Chroniques

par bertrand bolognesi

Pierre Boulez dirige l’Ensemble Intercontemporain
œuvres de Carter et Boulez

Cité de la musique, Paris
- 24 mars 2009
le compositeur américain Elliott Carter, 101 ans !
© dr

L’avant-veille de ses quatre-vingt quatre printemps, nous retrouvons Pierre Boulez à la tête d’un des concerts du cycle Répéter/Varier présenté par la Cité de la musique. Il revient à Hideki Nagano d’ouvrir la soirée avec Incises, page pianistique que Boulez destina au Concours Umberto Micheli de Milan, il y a quinze ans, et qui ferait ensuite l’objet d’une extension comme il en possède l’art. D’une sonorité moins brillante et claire qu’à l’accoutumée, sous ces doigts Incises s’orne d’une couleur fondue, d’une pédalisation parfois un rien copieuse, aussi, d’un halo déjà orchestral, au fond.

Le musicien français a maintes fois joué la musique de son ami américain Elliott Carter, dont le Concerto pour clarinette qu’il a créé ici-même en janvier 1997. Pourtant, il semble bien qu’arrive seulement ce soir cette sorte de distance particulière qui permet le passage abrupt d’un caractère à l’autre en toute souplesse. Les différenciations dynamiques gagnent une exceptionnelle clarté, une évidence médusante où l’œuvre déploie ses contradictions dans une fluidité inattendue. Sa profonde virtuosité – redoutable, assurément – rencontre en Jérôme Comte (qui la donne pour la première fois) un serviteur idéal. Sa clarinette s’orne d’une sonorité riche, séduisante, lumineuse et chatoyante tout à la fois, le jeu d’une précision remarquable qui jamais ne semble soumise à la respiration (qui se laisse oublier), puissant et rayonnant comme aucun autre. L’on demeure pantois face à l’énergie et l’agilité de ce musicien.

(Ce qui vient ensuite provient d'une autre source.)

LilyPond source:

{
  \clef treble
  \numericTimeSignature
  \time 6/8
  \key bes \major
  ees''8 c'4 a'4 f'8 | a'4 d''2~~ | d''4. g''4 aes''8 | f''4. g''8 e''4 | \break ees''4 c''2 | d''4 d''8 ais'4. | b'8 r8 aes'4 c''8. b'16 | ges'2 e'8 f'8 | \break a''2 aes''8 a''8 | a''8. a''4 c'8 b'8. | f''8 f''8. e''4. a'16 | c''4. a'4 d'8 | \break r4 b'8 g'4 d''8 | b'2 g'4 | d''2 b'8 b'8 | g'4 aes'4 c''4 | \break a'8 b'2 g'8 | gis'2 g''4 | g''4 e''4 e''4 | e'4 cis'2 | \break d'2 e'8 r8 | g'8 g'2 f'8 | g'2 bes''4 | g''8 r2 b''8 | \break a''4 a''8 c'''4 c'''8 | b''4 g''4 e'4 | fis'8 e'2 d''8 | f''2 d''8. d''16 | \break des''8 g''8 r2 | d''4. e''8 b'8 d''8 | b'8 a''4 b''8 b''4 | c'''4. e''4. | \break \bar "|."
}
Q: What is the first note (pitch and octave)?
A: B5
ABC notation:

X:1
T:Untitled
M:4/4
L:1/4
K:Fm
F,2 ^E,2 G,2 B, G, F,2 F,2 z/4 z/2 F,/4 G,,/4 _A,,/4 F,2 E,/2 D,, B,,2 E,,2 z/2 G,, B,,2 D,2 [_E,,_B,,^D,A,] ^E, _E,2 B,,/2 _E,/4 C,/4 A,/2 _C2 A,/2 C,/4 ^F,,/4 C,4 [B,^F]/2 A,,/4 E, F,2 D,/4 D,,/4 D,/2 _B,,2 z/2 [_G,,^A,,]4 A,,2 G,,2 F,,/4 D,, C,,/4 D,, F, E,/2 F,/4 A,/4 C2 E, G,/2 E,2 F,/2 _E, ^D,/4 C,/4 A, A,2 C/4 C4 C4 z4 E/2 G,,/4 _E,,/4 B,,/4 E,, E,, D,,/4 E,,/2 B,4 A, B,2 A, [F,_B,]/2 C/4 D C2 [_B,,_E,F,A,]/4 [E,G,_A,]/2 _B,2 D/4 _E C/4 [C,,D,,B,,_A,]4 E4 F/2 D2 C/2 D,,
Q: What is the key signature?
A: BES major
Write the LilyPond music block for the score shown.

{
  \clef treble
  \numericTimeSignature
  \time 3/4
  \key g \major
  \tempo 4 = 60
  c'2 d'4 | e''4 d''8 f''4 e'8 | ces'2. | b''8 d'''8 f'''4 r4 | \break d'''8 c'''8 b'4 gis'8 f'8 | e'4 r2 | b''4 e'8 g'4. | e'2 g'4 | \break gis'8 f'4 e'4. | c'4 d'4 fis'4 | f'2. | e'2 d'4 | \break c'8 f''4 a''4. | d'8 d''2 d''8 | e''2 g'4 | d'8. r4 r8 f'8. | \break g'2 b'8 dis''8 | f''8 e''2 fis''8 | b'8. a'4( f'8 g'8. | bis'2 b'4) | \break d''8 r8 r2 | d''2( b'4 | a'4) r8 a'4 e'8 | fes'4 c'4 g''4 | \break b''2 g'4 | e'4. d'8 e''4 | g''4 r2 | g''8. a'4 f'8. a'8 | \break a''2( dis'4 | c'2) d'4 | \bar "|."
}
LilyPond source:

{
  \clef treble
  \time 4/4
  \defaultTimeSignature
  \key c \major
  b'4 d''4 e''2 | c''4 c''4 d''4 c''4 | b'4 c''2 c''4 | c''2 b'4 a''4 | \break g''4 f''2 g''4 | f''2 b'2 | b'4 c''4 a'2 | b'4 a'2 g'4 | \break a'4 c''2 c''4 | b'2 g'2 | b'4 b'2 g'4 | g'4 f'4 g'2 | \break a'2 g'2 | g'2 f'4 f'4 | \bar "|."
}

Après l’entracte, la boucle se referme le plus logiquement qui soit avec Sur Incises, pièce pour trois pianos, trois harpes et trois percussions/claviers dont Boulez acheva la seconde version en 1998 et qui, comme suffisamment son nom l’indique, explore la petite Incises précédente avec cet instrumentarium conçu comme l’extension du piano initial. La lecture de Boulez s’enrichit d’exécutions en exécutions, comme en témoigne celle d’aujourd’hui, plus libre, détendant les passages semi-dirigés. De fait, les contrastes de tempo mordent plus violemment encore, dans cette souplesse que prit peu à peu l’EIC à jouer et rejouer l’œuvre.